Here is the working code:
public class ImageSegmentationService : IDisposable
{
private readonly InferenceSession _session;
private const int ImageSize = 1024;
public ImageSegmentationService(string modelPath)
{
_session = new InferenceSession(modelPath);
}
public float[] ProcessImage(string imagePath)
{
using var image = Image.Load<Rgb24>(imagePath);
image.Mutate(x => x.Resize(ImageSize, ImageSize));
// Prepare input tensor (normalize to [0,1] and convert to NCHW)

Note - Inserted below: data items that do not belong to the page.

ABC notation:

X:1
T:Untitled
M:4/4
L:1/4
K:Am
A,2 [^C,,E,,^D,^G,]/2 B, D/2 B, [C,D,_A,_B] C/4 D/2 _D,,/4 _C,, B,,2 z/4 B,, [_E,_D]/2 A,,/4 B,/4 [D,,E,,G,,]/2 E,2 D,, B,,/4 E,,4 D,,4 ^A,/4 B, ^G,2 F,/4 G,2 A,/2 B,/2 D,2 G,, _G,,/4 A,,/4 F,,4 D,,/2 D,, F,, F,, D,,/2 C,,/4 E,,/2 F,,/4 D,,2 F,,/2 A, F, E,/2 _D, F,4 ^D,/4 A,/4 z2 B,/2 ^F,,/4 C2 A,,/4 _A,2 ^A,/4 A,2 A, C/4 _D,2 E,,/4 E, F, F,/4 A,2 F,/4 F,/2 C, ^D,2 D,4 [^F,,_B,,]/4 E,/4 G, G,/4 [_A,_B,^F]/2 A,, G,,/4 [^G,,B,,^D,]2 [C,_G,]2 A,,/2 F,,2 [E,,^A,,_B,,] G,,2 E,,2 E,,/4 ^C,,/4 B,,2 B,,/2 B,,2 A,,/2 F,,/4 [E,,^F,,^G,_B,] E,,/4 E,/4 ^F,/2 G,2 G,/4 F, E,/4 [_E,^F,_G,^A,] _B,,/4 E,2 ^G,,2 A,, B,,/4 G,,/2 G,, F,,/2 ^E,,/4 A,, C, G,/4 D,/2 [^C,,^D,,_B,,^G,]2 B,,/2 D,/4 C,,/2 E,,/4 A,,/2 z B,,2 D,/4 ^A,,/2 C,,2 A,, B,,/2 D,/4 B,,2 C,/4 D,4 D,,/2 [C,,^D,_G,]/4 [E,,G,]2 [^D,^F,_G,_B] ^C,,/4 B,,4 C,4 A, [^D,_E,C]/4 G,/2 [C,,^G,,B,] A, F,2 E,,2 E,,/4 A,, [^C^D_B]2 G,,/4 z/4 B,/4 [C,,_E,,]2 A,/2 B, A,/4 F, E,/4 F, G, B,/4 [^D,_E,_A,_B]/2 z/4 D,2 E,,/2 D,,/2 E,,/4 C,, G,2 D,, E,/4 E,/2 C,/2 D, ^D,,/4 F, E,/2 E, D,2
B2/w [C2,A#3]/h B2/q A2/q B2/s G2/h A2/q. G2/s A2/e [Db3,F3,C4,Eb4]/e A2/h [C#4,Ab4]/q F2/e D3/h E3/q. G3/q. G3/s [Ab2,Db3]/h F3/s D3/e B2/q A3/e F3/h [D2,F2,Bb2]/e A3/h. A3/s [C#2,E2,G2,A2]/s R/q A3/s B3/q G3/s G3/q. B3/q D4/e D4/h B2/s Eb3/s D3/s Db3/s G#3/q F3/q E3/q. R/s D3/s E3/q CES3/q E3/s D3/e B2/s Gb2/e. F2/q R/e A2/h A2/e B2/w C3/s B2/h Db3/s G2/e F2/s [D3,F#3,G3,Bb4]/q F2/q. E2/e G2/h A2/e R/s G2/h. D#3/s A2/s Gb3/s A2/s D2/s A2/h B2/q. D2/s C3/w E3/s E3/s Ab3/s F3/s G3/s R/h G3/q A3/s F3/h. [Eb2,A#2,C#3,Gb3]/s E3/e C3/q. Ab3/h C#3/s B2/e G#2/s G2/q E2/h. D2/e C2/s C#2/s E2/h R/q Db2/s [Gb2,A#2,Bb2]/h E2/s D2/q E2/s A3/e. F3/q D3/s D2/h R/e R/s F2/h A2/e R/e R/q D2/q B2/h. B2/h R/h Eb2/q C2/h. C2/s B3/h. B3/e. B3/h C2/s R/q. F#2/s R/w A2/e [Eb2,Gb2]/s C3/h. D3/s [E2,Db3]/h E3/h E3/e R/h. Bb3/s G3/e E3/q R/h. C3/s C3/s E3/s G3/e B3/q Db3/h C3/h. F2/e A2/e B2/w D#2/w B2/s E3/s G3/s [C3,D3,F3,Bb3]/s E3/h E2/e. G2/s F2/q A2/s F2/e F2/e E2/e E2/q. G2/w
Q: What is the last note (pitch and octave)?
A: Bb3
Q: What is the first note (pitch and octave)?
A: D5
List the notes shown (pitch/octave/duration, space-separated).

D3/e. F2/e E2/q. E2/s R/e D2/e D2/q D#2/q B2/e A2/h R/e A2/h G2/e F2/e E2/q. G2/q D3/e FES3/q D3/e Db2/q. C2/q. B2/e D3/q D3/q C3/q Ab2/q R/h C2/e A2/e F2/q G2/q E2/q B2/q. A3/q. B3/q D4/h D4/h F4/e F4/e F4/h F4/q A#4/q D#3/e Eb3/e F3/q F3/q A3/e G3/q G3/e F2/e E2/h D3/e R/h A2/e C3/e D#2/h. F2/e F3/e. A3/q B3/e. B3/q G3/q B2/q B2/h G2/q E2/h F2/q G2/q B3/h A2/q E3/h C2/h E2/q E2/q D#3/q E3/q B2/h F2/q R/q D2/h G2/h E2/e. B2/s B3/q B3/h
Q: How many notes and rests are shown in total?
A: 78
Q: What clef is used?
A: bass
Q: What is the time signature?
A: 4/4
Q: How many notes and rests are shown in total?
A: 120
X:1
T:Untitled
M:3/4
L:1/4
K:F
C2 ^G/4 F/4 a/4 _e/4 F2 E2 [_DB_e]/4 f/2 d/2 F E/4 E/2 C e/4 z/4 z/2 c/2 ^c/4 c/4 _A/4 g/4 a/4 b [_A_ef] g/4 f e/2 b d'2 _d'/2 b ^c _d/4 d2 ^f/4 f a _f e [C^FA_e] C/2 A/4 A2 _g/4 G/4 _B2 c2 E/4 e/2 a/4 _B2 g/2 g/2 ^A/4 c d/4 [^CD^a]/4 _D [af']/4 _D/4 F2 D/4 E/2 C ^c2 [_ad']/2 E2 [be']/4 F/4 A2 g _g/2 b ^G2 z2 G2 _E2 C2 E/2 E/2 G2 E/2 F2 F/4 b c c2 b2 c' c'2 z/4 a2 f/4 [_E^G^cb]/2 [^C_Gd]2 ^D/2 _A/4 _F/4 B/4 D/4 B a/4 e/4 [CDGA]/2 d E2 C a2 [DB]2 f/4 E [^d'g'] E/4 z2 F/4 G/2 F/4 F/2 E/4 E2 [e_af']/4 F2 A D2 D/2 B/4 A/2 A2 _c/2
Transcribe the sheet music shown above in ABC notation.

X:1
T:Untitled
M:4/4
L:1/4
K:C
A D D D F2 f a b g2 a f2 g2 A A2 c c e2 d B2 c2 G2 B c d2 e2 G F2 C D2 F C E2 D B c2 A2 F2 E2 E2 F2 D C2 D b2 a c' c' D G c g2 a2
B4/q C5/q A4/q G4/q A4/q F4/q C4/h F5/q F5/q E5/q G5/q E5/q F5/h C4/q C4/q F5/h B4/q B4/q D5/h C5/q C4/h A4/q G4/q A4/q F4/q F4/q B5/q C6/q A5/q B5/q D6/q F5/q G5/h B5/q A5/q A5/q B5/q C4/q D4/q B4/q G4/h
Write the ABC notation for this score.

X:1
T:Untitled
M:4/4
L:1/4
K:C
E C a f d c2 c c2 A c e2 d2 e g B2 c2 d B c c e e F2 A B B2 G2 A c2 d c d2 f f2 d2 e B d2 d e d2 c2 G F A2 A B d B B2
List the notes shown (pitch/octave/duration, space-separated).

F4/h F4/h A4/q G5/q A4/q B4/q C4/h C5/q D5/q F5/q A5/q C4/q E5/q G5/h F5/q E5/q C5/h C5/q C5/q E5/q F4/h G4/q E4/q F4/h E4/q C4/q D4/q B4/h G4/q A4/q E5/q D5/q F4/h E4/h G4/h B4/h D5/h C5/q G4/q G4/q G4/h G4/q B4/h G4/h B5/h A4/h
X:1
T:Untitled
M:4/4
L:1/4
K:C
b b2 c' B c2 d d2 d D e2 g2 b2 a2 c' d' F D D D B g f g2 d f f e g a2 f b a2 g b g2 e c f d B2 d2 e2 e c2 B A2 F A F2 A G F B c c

var inputTensor = new DenseTensor<float>(new[] { 1, 3, ImageSize, ImageSize });
for (int y = 0; y < ImageSize; y++)
{
for (int x = 0; x < ImageSize; x++)
{
var pixel = image[x, y];
inputTensor[0, 0, y, x] = pixel.R / 255f;
inputTensor[0, 1, y, x] = pixel.G / 255f;
inputTensor[0, 2, y, x] = pixel.B / 255f;
}
}
// Run inference
var inputs = new List<NamedOnnxValue>
{
NamedOnnxValue.CreateFromTensor("pixel_values", inputTensor)
};
using var outputs = _session.Run(inputs);
var alphas = outputs.First().AsTensor<float>();
return alphas.ToArray();
}
public void Dispose()
{
_session?.Dispose();
}
public class RmbgInput
{
[VectorType(1, 3, 1024, 1024)]
public float[] pixel_values { get; set; }
}
public class RmbgOutput
{
[VectorType(1, 1024, 1024)]
public float[] alphas { get; set; }
}
}
The result of ProcessImage(string imagePath)
is the alpha mask that should be applied to the original image (in 1024*1024 dimensions) to remove the background.